INSTRUCTIONS FOR THE TASK: Give back each line of the data exactly as it reads, minus the pictures.

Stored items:

-*-

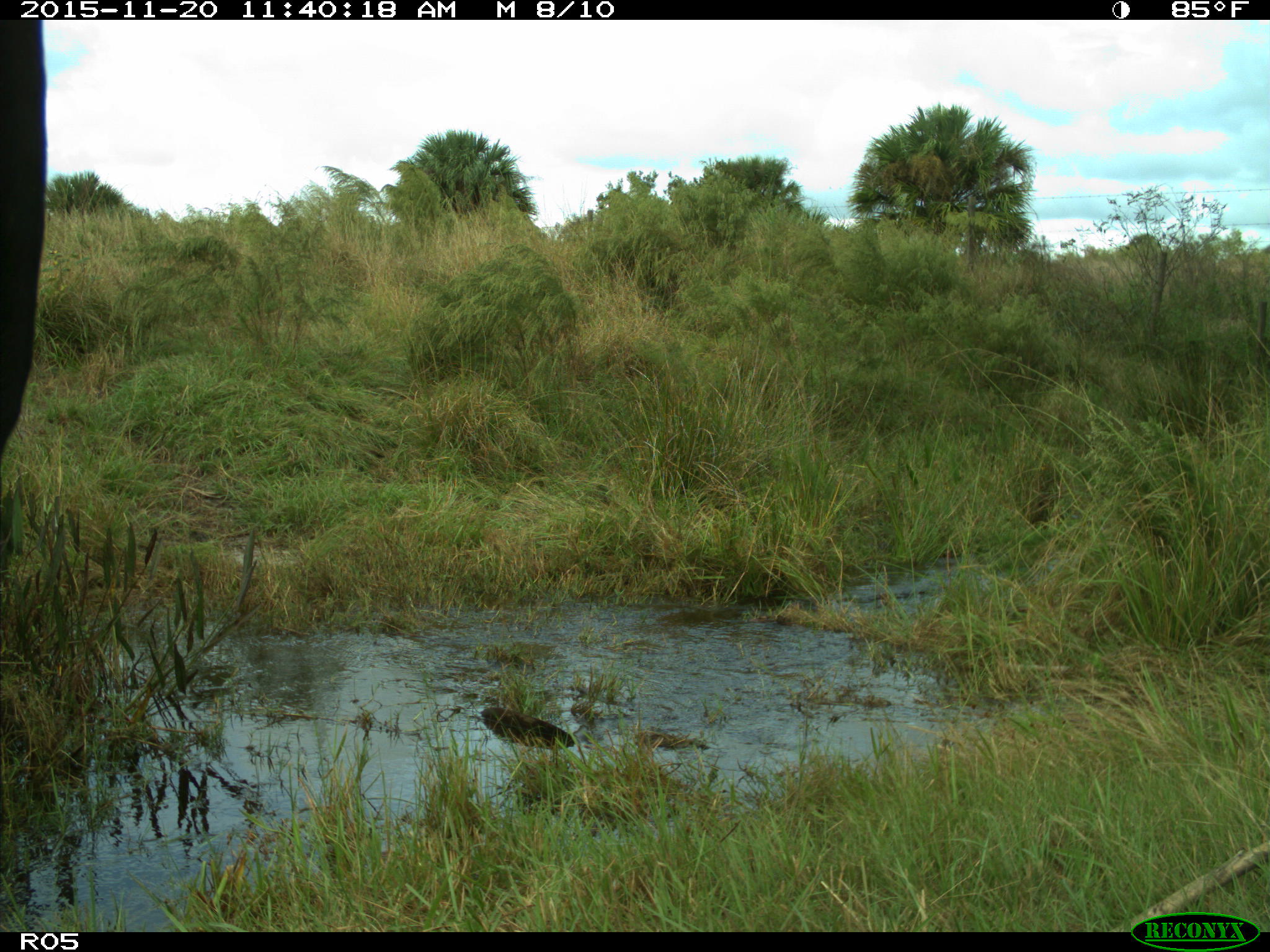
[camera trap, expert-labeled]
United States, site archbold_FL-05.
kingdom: Animalia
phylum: Chordata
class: Mammalia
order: Artiodactyla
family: Bovidae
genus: Bos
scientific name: Bos taurus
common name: domestic cow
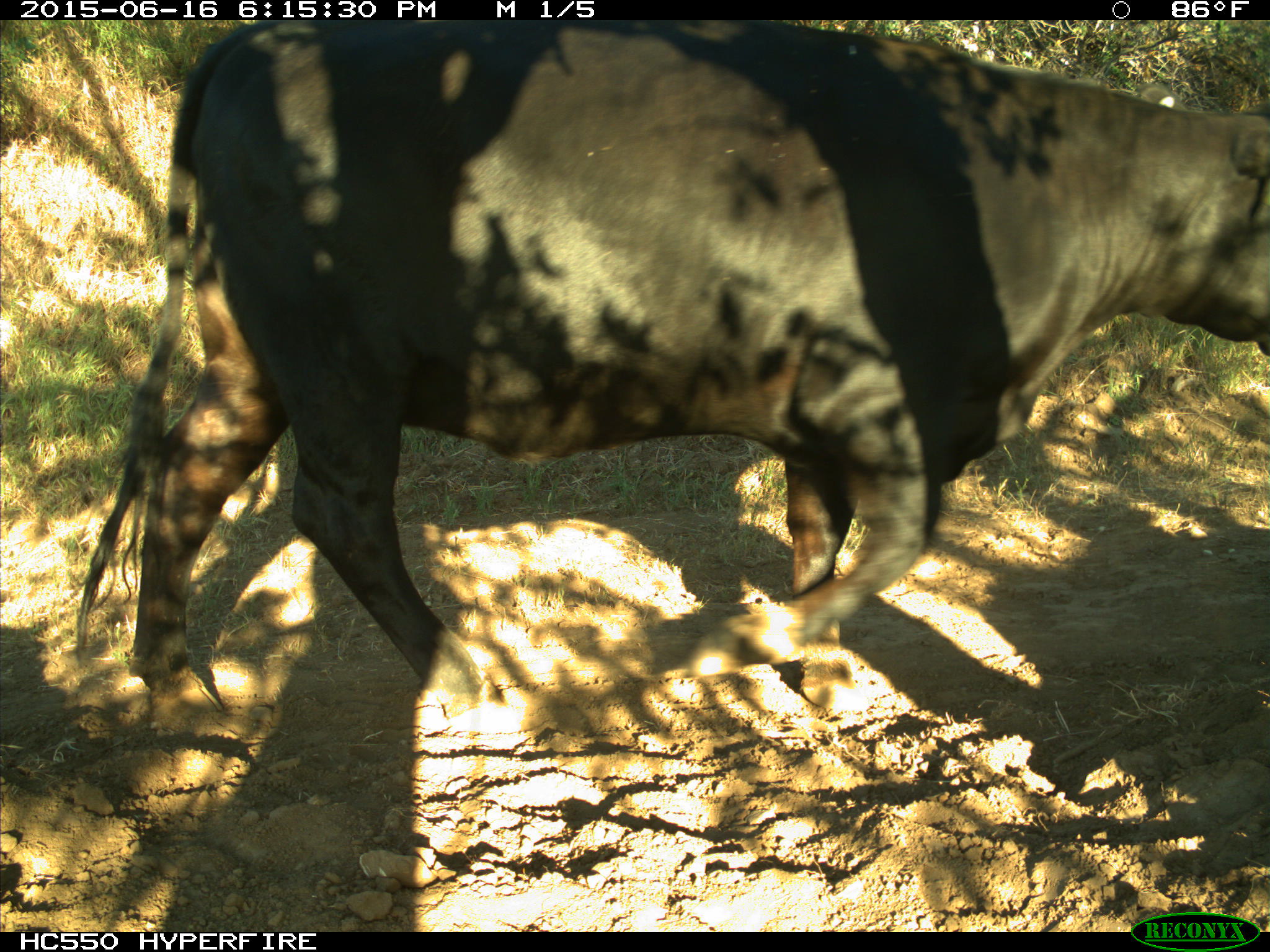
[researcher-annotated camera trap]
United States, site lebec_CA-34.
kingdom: Animalia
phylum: Chordata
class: Mammalia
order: Artiodactyla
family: Bovidae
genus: Bos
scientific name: Bos taurus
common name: domestic cow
Bos taurus (domestic cow).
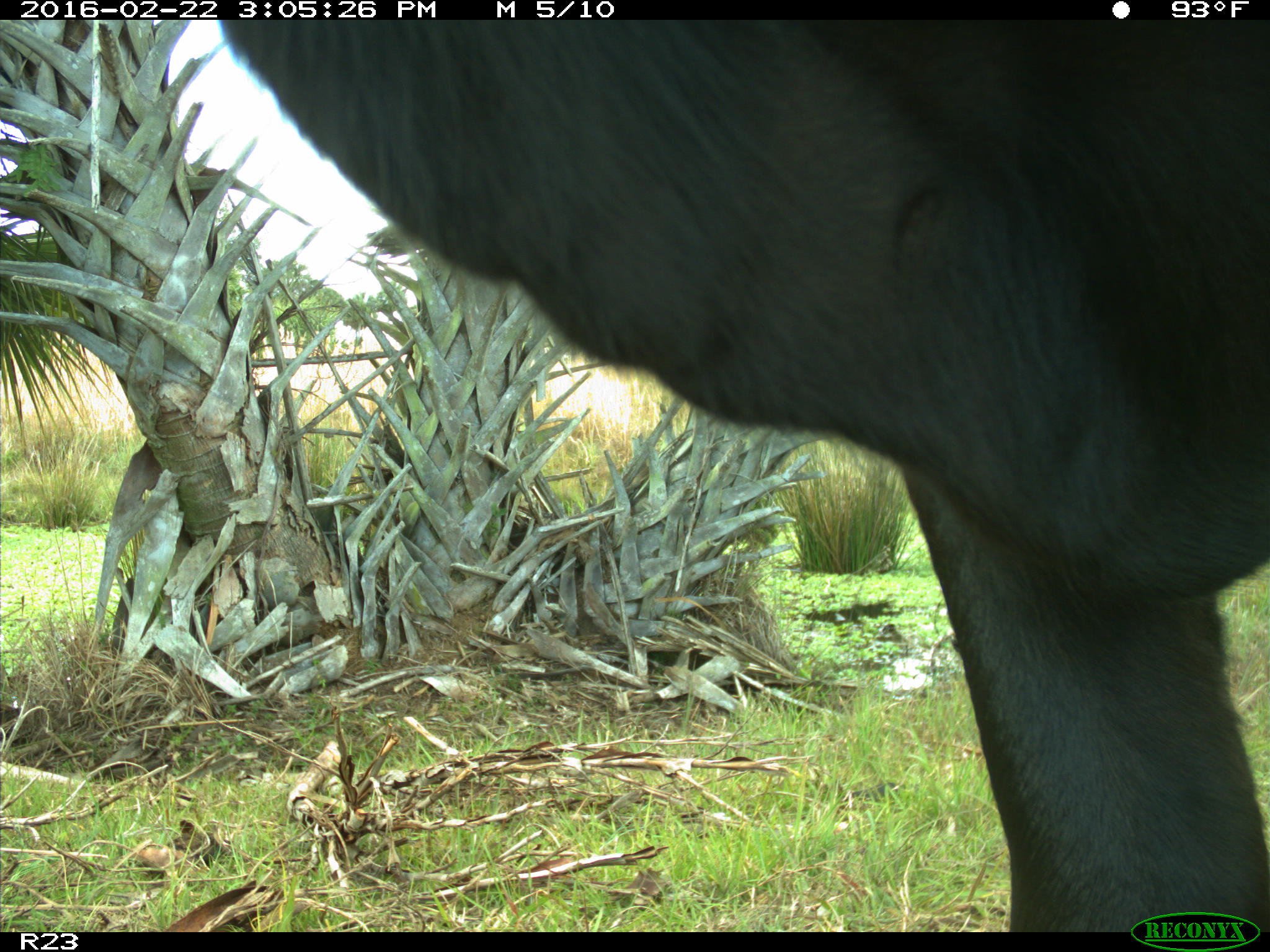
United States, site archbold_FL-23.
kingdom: Animalia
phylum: Chordata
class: Mammalia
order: Artiodactyla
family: Bovidae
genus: Bos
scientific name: Bos taurus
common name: domestic cow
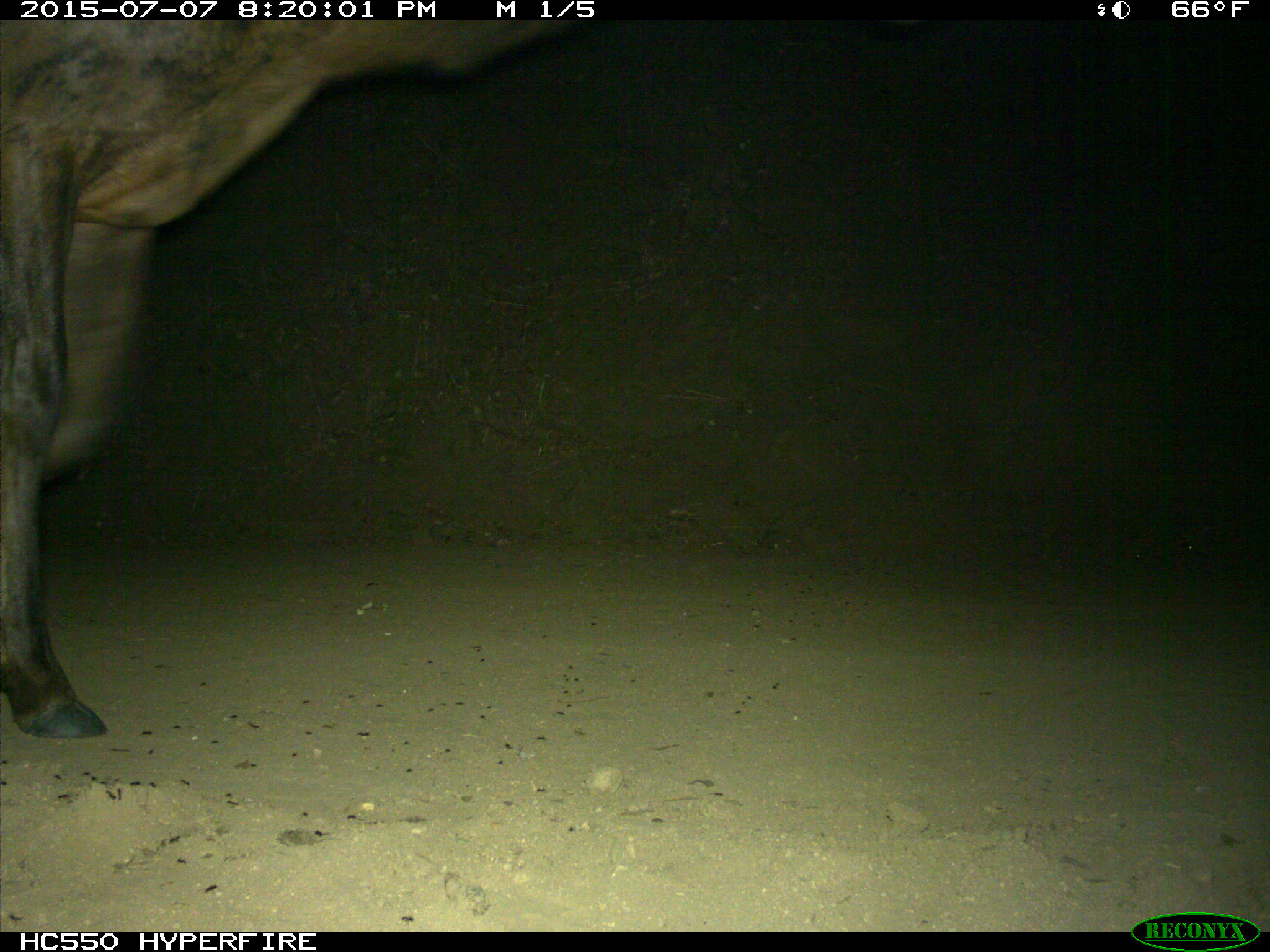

-*-

ANSWER TO THIS TASK:
[camera trap, expert-labeled]
United States, site archbold_FL-05.
kingdom: Animalia
phylum: Chordata
class: Mammalia
order: Artiodactyla
family: Bovidae
genus: Bos
scientific name: Bos taurus
common name: domestic cow
[researcher-annotated camera trap]
United States, site lebec_CA-34.
kingdom: Animalia
phylum: Chordata
class: Mammalia
order: Artiodactyla
family: Bovidae
genus: Bos
scientific name: Bos taurus
common name: domestic cow
Bos taurus (domestic cow).
United States, site archbold_FL-23.
kingdom: Animalia
phylum: Chordata
class: Mammalia
order: Artiodactyla
family: Bovidae
genus: Bos
scientific name: Bos taurus
common name: domestic cow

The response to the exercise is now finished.